** Data excerpts follows **
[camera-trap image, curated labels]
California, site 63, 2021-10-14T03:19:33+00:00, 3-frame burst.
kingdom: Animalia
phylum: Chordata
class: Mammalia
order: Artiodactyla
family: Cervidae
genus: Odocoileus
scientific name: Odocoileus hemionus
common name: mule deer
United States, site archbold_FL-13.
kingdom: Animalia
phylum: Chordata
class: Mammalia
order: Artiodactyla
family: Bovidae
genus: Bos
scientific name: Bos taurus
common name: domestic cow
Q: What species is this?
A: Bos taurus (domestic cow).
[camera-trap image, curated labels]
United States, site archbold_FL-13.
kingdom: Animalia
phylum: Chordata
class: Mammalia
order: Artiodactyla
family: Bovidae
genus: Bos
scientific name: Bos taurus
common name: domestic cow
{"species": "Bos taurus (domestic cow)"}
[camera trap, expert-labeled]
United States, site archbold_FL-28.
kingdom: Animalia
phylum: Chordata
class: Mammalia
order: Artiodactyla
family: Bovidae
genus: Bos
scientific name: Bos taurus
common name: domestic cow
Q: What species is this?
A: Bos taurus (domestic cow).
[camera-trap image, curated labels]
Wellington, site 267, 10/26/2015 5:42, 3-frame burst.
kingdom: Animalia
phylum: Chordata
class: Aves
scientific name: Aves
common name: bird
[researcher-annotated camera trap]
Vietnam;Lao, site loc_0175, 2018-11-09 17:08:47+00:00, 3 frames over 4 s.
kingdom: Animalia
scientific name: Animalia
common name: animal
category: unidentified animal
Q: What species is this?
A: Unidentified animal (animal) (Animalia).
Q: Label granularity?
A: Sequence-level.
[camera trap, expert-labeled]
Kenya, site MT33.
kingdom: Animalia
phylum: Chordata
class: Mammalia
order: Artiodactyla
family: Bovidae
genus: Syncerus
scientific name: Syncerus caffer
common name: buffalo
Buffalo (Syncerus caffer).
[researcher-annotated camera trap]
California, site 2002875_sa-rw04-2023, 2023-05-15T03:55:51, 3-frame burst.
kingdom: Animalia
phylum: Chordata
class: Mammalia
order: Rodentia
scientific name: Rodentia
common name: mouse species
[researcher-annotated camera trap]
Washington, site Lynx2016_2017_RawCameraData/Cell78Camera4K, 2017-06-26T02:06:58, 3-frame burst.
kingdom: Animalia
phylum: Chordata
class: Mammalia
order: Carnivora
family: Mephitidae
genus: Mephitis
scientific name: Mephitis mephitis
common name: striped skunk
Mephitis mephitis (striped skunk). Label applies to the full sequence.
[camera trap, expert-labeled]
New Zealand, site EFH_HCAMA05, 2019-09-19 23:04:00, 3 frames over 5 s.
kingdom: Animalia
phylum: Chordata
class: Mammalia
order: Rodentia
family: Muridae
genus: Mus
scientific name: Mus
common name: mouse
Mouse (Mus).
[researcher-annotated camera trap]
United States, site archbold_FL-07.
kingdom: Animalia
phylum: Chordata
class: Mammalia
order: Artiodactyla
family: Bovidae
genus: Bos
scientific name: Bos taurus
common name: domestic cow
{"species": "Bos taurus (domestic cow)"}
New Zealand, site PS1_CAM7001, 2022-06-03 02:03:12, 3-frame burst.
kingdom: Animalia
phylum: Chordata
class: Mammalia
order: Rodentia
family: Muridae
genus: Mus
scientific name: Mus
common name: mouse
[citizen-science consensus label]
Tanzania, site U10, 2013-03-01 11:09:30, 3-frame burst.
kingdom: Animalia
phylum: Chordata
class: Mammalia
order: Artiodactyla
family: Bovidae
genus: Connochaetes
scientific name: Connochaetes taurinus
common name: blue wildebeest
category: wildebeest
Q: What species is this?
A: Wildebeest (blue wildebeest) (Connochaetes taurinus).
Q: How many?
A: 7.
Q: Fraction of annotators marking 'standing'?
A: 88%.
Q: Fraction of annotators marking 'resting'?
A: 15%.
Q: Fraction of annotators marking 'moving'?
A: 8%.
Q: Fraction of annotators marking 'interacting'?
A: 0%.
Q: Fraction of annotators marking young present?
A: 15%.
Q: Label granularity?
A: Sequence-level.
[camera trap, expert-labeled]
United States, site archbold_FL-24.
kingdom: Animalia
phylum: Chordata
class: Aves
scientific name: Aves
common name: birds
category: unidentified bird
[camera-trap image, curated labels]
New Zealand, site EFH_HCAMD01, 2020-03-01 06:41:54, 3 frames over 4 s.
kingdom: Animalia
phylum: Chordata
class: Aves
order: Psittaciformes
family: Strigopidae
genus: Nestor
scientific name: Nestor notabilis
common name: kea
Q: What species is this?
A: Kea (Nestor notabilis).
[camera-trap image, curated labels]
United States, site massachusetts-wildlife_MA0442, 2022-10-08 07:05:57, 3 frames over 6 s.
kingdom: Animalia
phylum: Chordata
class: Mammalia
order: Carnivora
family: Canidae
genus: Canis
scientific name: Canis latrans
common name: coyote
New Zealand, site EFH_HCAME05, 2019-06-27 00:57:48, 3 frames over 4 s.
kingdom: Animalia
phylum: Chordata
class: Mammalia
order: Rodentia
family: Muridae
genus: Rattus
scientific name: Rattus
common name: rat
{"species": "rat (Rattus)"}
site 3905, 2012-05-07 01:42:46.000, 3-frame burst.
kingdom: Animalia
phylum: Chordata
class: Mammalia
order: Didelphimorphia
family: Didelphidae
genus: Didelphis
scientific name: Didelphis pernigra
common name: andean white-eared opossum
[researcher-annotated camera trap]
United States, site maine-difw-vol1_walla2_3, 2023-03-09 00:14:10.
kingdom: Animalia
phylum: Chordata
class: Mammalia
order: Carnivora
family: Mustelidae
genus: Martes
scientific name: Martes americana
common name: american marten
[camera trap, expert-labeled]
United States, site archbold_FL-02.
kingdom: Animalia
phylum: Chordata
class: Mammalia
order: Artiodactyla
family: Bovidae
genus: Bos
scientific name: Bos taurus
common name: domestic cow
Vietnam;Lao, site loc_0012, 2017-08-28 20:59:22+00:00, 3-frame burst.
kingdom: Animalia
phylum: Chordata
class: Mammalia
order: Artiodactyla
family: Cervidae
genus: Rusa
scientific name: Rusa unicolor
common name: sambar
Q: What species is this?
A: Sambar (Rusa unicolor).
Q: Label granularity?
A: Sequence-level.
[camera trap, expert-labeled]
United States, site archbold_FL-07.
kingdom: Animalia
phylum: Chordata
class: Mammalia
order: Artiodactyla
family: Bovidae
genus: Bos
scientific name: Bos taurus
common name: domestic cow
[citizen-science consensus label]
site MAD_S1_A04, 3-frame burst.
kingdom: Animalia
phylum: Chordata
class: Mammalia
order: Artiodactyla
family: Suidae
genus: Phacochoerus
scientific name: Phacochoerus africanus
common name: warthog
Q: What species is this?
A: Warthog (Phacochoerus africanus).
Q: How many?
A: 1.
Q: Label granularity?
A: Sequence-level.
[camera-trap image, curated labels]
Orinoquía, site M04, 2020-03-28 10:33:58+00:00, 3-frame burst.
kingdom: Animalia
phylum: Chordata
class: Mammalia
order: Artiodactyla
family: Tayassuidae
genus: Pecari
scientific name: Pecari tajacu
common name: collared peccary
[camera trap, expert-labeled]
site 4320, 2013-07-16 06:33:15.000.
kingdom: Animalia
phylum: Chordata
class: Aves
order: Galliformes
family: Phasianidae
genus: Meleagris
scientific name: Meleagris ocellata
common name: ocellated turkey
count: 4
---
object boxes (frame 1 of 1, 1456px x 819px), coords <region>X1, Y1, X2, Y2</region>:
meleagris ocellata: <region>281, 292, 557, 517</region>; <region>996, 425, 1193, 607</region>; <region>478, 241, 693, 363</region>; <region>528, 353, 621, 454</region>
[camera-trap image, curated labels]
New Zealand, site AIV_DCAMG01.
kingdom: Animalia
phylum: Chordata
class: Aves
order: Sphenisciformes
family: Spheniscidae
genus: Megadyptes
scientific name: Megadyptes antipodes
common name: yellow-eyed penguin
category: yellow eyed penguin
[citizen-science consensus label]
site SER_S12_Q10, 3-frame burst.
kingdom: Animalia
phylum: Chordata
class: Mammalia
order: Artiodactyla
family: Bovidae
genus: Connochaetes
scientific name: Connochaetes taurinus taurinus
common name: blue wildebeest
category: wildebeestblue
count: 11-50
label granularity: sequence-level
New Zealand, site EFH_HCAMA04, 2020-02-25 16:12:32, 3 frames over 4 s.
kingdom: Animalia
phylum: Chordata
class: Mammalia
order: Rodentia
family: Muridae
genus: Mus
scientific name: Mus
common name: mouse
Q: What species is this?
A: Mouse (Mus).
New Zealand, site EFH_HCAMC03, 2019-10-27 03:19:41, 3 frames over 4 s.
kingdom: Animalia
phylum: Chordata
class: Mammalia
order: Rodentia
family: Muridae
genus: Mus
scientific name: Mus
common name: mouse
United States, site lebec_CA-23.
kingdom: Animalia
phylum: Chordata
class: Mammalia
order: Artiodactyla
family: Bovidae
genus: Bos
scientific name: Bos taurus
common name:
** End of Data excerpts **
▸ Exercise brief
Look over the records above, and wherever a line contains the string "Fraction", copy that line.

▸ Completed exercise
Q: Fraction of annotators marking 'standing'?
Q: Fraction of annotators marking 'resting'?
Q: Fraction of annotators marking 'moving'?
Q: Fraction of annotators marking 'interacting'?
Q: Fraction of annotators marking young present?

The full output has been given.